A daring holdup at the California museum for mining that boasts the largest nugget from the gold rush era netted an estimated $2 million in gold and gems.
The two armed bandits did not make off with the 201-ounce prized possession of the California State Mining and Mineral Museum, but the Friday heist took in several fist-sized nuggets, according to the California Highway Patrol, which is leading the investigation. The thieves walked into the museum, located in Mariposa, and threatened staffers before taking the booty, Park Superintendent Greg Martin said to the Merced Sun-Star.
It was not immediately known exactly how much of the precious stones and minerals were lifted, but museum officials believe it was at least $2 million worth. The sheer size of some of the gold nuggets could make it difficult for the thieves to sell on the black market, officials said.

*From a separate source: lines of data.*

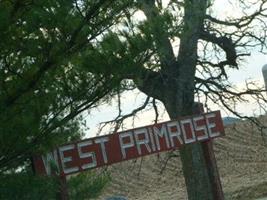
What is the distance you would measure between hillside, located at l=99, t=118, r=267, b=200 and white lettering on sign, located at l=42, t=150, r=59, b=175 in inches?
360

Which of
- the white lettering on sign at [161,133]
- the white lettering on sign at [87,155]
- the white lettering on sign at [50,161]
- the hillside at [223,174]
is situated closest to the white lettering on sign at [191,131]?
the white lettering on sign at [161,133]

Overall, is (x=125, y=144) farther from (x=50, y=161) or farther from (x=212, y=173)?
(x=212, y=173)

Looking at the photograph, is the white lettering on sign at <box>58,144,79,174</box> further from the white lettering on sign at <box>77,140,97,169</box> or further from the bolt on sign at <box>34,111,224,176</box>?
the white lettering on sign at <box>77,140,97,169</box>

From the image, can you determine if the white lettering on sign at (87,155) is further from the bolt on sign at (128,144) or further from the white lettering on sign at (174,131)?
the white lettering on sign at (174,131)

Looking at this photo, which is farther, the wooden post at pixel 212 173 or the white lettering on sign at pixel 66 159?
the wooden post at pixel 212 173

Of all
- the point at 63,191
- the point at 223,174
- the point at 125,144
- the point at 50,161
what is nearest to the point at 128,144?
the point at 125,144

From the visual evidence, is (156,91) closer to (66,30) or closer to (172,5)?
(172,5)

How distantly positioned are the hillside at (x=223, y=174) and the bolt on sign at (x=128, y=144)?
20.9 ft

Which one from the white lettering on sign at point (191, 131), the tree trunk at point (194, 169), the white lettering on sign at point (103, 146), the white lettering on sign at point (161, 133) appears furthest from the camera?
the tree trunk at point (194, 169)

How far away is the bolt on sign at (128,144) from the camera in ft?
28.6

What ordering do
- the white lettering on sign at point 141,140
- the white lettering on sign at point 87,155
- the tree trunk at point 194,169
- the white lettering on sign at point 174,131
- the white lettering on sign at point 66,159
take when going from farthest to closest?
the tree trunk at point 194,169, the white lettering on sign at point 174,131, the white lettering on sign at point 141,140, the white lettering on sign at point 87,155, the white lettering on sign at point 66,159

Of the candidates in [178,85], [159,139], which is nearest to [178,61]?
[178,85]

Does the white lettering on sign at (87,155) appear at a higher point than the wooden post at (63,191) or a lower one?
higher

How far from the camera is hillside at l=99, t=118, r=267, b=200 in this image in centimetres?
1855
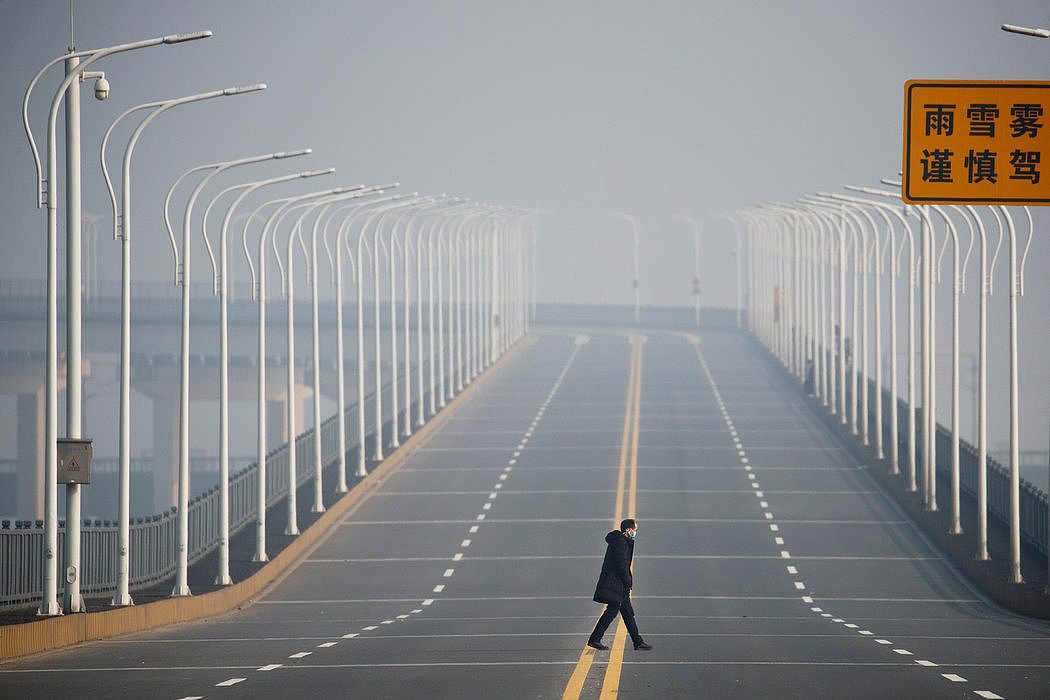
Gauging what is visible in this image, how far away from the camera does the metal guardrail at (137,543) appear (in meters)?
30.1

“It may be difficult to sell the kind of items that may have been taken, as it is uncommon for most citizens to possess such minerals,” read a bulletin released by the CHP.
No suspects have been identified as investigators are still pursuing leads.
“It’s kind of like a hit-and-run accident. There’s bits of info that point us in the possible direction, but the investigation is still open as we try to find the suspects,” Officer Tim Kilenease told FoxNews.com.
A complete inspection of the museum’s inventory will be made later this week to determine what and how much was taken during the stickup, a spokesperson for the California State Parks Department told the newspaper.
In addition to the 201-ounce gold nugget, the museum also houses a large sample of the state gem benitoite and collections of silver ore and California jade, as well as artifacts from the state’s mining era, according to the Sun-Star.
The museum’s collection was originally housed in San Francisco beginning in 1881 before being moved to Mariposa in 1983. The state Department of Parks and Recreation took over management of the collection in 1991.
The museum was actually facing closure this past summer when state park funding was reduced, but it was put on hold indefinitely after $54 million in unaccounted state funds was discovered.